La deuxième, à Saint-Fargeau : mon beau-père l’a appelée mon « insolation de Bercy ».

Et la troisième, à l’armée, quand j’ai arrosé la quille.

Aucune d’elles n’a été provoquée au bistrot ; alors ! Vous voyez bien !

Je vous rassure, cher lecteur qui, avec bonté se penchera sur ces quelques lignes, je me suis rattrapé.

« De l’hydromel et du vin » : petit historique du bistrot

Le bistrot est l’une des plus vieilles constructions que l’on connaisse.

Chez les Romains déjà, il y avait des endroits pour cela. On devait y boire de l’hydromel et du vin.

Dès qu’un village se construisait, on installait la mairie. Le docteur, la poste et… le bistrot.

Pourquoi l’homme normal ressent-il le besoin, souvent impérieux, de se désaltérer ? Parce qu’il a soif bien sûr. Mais cette soif est provoquée par le travail des champs : la France était essentiellement agricole, comme on l’apprenait à l’école.

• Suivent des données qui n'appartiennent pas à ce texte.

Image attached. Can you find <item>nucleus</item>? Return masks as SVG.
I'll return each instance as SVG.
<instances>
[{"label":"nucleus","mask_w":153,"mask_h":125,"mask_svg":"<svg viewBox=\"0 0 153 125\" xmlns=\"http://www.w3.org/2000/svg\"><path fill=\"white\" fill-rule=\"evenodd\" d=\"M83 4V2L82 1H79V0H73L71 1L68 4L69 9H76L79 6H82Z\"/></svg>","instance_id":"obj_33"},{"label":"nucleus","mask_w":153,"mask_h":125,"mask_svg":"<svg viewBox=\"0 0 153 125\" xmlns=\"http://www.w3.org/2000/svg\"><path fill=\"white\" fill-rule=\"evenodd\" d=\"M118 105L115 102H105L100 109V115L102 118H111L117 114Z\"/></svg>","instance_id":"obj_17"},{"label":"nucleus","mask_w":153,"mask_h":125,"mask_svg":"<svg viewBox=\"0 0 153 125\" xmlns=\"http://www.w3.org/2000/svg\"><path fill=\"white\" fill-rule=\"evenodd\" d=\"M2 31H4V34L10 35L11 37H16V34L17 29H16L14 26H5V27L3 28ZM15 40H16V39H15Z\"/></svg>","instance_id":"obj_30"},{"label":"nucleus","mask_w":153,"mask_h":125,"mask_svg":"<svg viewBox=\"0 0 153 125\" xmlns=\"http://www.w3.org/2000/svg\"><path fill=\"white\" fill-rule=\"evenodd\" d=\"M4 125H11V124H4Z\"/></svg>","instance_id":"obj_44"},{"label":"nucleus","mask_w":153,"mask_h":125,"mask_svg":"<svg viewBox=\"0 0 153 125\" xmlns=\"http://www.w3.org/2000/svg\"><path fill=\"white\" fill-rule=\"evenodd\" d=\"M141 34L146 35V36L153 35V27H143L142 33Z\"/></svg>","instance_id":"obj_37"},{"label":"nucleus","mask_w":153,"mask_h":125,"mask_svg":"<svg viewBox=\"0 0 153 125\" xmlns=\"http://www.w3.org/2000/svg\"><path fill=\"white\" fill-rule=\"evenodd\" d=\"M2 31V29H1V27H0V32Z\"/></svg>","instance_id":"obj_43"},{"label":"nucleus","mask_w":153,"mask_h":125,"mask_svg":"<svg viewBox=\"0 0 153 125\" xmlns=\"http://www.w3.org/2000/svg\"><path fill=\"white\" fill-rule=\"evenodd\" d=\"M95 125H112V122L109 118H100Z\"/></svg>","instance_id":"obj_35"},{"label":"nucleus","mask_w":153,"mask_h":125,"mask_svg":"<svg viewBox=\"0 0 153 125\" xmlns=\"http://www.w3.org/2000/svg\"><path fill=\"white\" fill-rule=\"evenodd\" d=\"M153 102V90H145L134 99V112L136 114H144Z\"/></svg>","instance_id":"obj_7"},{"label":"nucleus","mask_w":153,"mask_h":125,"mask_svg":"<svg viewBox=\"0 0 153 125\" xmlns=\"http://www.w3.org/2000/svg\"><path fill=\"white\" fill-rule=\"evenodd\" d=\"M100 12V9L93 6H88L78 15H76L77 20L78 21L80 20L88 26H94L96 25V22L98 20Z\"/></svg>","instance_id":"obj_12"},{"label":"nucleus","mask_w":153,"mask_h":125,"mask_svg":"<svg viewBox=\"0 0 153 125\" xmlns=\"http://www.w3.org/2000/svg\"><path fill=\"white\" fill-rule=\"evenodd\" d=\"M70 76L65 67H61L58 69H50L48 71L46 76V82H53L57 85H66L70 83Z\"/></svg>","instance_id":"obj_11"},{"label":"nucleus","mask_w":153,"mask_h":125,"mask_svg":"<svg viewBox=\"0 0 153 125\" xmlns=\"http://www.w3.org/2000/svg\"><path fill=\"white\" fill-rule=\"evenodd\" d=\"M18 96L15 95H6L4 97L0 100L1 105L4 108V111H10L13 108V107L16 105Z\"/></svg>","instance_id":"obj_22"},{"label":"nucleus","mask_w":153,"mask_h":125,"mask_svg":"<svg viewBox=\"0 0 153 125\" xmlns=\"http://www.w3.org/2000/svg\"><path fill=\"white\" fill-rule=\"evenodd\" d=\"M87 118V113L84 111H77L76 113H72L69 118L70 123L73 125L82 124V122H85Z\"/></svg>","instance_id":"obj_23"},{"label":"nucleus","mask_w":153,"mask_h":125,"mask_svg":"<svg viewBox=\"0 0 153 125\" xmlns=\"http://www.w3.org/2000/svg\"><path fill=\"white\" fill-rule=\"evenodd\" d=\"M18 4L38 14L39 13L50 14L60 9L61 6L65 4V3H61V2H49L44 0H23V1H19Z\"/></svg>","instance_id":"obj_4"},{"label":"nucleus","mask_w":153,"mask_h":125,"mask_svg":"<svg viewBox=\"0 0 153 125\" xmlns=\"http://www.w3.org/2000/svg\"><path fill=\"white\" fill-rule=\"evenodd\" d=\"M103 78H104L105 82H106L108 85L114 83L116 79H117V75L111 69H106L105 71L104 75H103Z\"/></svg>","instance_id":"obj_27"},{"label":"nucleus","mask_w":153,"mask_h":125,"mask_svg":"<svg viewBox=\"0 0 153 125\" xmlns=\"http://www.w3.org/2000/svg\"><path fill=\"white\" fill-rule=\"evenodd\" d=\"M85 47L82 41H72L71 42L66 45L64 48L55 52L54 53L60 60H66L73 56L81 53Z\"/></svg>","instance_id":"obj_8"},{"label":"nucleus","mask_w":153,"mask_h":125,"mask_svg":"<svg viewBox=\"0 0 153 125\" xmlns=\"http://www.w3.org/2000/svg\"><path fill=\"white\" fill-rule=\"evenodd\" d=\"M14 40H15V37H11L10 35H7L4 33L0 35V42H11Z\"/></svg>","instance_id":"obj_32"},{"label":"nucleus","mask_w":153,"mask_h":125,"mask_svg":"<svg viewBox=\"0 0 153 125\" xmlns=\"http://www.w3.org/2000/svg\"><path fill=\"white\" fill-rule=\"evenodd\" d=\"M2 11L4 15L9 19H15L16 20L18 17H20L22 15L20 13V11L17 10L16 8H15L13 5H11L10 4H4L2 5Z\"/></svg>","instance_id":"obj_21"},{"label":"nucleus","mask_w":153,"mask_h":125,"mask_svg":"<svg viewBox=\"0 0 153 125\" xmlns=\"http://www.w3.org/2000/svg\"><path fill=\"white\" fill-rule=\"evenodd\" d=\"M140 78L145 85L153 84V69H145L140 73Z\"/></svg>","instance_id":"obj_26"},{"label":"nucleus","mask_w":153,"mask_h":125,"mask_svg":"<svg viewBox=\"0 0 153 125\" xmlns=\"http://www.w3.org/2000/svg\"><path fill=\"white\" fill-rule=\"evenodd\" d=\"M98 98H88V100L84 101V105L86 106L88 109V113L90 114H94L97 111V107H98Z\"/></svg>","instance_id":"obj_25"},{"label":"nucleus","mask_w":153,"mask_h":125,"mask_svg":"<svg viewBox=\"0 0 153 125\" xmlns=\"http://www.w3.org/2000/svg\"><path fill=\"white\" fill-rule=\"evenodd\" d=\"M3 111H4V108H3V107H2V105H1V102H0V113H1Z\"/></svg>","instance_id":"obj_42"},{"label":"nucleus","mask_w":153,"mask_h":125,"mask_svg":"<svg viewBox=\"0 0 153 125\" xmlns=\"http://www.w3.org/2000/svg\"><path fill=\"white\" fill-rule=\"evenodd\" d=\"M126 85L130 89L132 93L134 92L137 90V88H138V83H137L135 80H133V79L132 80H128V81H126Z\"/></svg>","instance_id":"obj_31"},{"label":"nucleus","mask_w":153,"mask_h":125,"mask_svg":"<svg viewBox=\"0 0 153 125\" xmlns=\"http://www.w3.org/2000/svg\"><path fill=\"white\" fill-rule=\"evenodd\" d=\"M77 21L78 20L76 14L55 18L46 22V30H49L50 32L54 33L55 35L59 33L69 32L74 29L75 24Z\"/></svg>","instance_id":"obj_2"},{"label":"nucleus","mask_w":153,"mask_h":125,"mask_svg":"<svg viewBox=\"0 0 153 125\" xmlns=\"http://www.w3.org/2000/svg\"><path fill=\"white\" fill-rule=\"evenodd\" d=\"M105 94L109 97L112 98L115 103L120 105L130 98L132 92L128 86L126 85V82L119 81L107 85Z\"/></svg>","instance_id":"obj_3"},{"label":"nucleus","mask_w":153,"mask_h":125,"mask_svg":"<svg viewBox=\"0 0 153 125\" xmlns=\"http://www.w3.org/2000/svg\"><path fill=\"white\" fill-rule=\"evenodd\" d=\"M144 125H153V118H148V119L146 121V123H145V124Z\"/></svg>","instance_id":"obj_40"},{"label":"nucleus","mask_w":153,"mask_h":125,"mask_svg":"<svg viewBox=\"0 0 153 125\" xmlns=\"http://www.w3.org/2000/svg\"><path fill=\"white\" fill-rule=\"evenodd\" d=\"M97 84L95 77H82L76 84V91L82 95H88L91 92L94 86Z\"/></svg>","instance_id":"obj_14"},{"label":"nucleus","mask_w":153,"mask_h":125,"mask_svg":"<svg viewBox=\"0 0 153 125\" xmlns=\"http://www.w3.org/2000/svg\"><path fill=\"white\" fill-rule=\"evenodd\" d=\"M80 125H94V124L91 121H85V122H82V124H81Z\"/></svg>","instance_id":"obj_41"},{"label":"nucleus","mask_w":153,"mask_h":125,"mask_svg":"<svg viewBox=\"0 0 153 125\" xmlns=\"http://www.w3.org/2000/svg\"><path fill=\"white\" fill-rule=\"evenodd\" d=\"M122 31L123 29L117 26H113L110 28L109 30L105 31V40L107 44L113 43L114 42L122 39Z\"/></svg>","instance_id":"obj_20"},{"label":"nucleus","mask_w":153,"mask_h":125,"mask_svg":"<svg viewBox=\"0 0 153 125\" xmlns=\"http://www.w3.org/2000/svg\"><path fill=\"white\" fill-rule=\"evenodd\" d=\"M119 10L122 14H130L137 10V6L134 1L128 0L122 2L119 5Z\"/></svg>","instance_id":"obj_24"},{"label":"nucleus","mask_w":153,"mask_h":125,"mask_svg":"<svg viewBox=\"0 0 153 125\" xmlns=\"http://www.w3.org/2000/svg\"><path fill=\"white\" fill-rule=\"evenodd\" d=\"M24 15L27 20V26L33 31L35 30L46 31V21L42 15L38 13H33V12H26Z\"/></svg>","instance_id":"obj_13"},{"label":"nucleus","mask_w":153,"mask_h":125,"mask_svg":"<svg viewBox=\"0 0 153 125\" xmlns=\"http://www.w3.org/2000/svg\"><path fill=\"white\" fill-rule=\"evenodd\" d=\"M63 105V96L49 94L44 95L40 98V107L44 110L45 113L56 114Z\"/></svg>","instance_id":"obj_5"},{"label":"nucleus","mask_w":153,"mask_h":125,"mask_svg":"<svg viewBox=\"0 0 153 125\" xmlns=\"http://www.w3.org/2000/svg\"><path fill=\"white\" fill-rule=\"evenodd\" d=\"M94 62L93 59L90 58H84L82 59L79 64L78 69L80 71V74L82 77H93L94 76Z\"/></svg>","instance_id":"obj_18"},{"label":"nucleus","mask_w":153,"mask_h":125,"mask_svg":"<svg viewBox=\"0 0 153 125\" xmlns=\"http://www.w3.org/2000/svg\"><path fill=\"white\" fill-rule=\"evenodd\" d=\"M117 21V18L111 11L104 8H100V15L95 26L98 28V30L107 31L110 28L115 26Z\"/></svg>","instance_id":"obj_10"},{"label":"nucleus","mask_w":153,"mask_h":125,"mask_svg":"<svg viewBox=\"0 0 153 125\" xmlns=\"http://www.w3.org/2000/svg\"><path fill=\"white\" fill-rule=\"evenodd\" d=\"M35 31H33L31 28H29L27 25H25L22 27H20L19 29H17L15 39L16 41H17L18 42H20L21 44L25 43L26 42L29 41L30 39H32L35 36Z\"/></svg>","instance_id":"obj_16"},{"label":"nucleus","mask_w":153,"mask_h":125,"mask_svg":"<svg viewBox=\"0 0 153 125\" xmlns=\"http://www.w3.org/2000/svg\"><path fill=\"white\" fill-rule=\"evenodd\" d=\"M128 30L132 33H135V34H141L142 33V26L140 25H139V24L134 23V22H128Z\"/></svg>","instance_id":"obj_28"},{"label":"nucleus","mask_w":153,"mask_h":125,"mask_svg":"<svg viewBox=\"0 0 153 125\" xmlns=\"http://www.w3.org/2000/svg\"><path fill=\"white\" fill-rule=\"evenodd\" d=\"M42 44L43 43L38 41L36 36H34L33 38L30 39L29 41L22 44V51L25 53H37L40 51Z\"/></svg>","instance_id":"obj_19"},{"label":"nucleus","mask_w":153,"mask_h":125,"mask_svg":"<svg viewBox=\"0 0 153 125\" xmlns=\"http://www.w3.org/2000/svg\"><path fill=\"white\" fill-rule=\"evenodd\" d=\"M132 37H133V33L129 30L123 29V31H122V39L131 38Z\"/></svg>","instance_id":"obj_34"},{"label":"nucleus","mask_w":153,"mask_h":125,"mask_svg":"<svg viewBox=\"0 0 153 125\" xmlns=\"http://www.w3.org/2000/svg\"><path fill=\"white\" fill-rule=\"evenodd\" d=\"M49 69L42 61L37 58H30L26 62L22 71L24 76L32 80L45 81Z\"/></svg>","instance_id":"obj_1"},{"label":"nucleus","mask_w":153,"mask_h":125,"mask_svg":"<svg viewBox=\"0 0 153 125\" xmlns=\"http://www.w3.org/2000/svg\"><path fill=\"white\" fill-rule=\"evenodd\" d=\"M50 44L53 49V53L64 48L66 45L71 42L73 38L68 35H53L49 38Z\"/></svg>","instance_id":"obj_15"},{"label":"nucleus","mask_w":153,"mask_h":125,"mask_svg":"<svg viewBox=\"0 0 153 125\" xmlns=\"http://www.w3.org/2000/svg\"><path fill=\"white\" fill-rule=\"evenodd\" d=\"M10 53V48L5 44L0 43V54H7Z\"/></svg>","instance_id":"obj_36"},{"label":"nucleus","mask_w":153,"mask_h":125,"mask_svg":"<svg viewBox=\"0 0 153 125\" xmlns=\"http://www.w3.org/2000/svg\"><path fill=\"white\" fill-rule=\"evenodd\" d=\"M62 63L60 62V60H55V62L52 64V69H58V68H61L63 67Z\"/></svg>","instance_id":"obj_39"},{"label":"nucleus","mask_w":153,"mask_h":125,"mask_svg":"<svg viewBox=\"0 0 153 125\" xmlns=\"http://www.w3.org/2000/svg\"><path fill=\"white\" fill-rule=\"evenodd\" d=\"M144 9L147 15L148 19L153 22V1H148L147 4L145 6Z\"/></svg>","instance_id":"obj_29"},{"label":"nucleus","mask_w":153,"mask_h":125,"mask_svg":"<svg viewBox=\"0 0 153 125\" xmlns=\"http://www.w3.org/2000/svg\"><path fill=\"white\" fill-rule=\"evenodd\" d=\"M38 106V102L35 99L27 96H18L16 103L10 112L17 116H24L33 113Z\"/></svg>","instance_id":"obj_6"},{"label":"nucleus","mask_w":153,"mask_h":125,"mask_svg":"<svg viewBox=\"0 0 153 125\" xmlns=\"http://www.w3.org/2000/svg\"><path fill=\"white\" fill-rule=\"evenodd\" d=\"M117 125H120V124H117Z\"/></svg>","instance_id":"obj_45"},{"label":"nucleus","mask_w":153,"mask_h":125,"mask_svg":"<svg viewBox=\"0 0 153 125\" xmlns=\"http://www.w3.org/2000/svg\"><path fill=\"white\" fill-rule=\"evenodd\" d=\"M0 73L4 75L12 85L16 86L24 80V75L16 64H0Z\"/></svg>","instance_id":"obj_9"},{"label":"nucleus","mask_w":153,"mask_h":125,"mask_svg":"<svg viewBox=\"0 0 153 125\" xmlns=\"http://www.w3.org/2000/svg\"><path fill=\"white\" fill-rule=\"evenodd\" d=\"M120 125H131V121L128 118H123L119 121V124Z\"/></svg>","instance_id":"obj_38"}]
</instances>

Donc, si l’on résume, le bistrot est l’endroit incontournable, le lieu béni des dieux, où tout se passe ou alors « où tout doit se passer ».

« Un lieu de rendez-vous où l’on va sans être attendu »

Mais revenons à l’essentiel, qu’est-ce qu’un bistrot ?

C’est un lieu de rendez-vous où l’on va sans être attendu. Le décor est quasiment le même à travers le monde : le saloon aux États-Unis, le bistrot en France, le Gasthaus en Allemagne, le pub chez les Rosbeefs… Au Moyen-Orient, on y joue beaucoup aux cartes, aux dames et autres jeux.

Les célèbres cafés de Vienne, très côtés au 19ème siècle et toujours à la mode aujourd’hui.

Chez les Allemands, les bistrots n’ont pas de vitrine comme chez nous. Ce sont des endroits fermés sur la rue, qui ne « paient pas de mine », juste signalés par des plaques publicitaires.

Les Anglais, avec leur pub, ont une vitrine, toujours fermée cependant et avec des vitrages opaques.

En Belgique, c’est comme chez nous, de grands cafés largement ouverts.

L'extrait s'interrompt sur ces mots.